Overwhelmed by the prospect of filling out your self assessment tax return before 30 September?
Follow our simple self assessment guide to help you on your way.
1 Be prepared.
You must get all your records together. All your income needs to be included, even if it has been taxed at source, so you will need details of such things as bank interest, dividend payments and state pension.
If you are an employee, you will need your P60 and, if you have received taxable expenses or benefits, your P11D. If you are claiming for expenses, such as subscriptions to professional bodies or part of your household bills if you work from home, get all this paperwork together.

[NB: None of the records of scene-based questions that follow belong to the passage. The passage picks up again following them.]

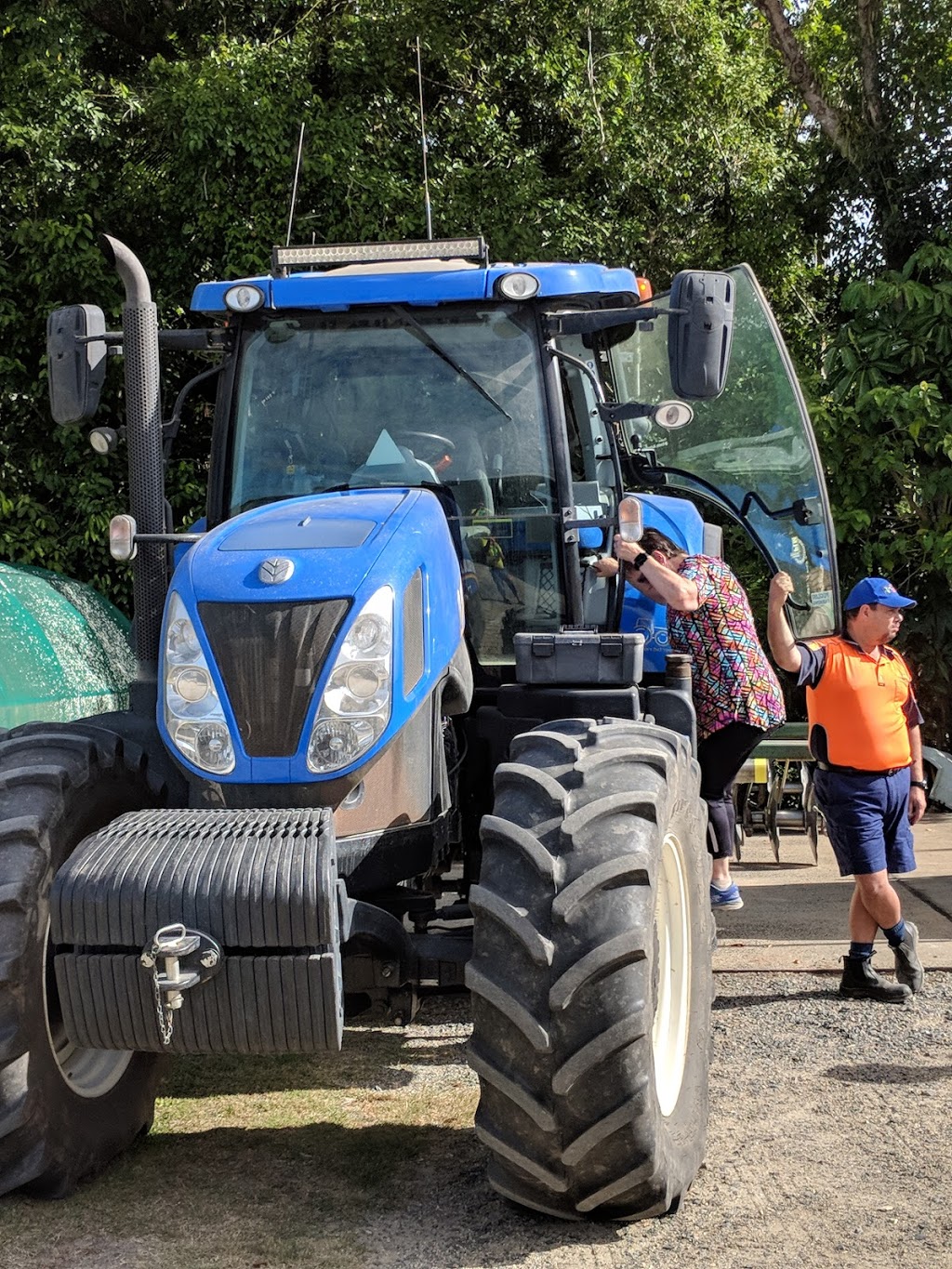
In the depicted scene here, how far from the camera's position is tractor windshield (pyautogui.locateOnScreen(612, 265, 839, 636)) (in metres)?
6.05

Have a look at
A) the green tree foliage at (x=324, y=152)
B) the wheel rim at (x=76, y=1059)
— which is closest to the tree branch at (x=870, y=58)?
the green tree foliage at (x=324, y=152)

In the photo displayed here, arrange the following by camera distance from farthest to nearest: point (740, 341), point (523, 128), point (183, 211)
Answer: point (523, 128) < point (183, 211) < point (740, 341)

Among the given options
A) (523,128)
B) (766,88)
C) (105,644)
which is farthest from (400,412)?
(766,88)

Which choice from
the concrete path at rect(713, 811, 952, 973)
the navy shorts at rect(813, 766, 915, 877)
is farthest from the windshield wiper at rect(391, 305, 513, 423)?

If you are a higher-rate taxpayer, you can also claim tax relief on charitable donations if you ticked the Gift Aid box.
2 Check the forms.
Self Assessment tax returns consist of several different parts, so you will also need to check that you have been sent all the right pages by completing page two of your tax return. If your tax affairs are deemed to be simple by the HM Revenue & Customs (HMRC), you may have been sent the new short tax return.
3 Don’t get caught out.
Ignorance of tax rules is no excuse for getting your tax return wrong. One area that people commonly overlook is capital gains because they don’t know what to declare.
If you sell something and the proceeds exceed £32,800, this has to be declared, even if there is no liability to capital gains tax. The capital gains tax pages also need to be completed to claim a capital loss.
4 Popular myths.
There are a number of tax myths that can get people into trouble when they are filling in their returns. These myths include the belief that money kept overseas is not taxable and that children’s income is not taxable.
People also believe that students do not have to pay tax in their first year at university and that if you let a room to a lodger the income is not taxable. If you let a room, up to £4,250 is exempt. Other myths include the belief that the state pension is not taxable and that you do not need to pay tax if you work for cash.
Do not assume that if you have overpaid tax, you can always rely on the HMRC to pay it back.
5 Common mistakes.
If you do not fill in your self assessment return correctly, it will be returned to you and you could miss the deadline.
HMRC lists five common reasons for self assessment tax returns being rejected, one of which is failure to submit supplementary pages of the return. Failure to complete the self-employed pages is another.
The remaining three reasons are: detailing information on separate schedules instead of on the actual return; putting notes such as ‘per accounts’ and ‘information to follow’ on the return instead of actual figures; and failure to sign and date the return.
6 Keep copies.
Once you have completed your self assessment tax return, keep a copy of the completed form and a copy of all the information on which you have based your replies. When the time comes to fill in next year’s return, being able to refer to what you submitted this year will be a useful starting point.
7 What happens next?
You may not get an immediate reply from the taxman, but you will be informed of how much tax you owe before the 31 January deadline for paying your tax bill. Don’t despair if you miss the 30 September deadline.